::: Recorded data

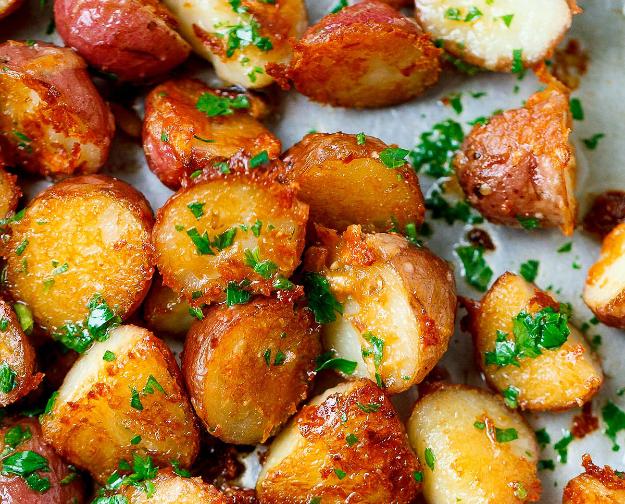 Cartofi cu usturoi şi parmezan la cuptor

::::::
::: Recorded data

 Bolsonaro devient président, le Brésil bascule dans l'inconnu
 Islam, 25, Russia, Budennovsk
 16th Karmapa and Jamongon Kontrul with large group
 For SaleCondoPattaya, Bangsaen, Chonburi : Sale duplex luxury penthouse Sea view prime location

::::::

Activity =>
Exact duplication is required for the lines above, from the line that contains "Bolsonaro devient président, le" to the line that contains "For SaleCondoPattaya, Bangsaen, Chonburi", inclusive; omit all others.

Response area =>
 Bolsonaro devient président, le Brésil bascule dans l'inconnu
 Islam, 25, Russia, Budennovsk
 16th Karmapa and Jamongon Kontrul with large group
 For SaleCondoPattaya, Bangsaen, Chonburi : Sale duplex luxury penthouse Sea view prime location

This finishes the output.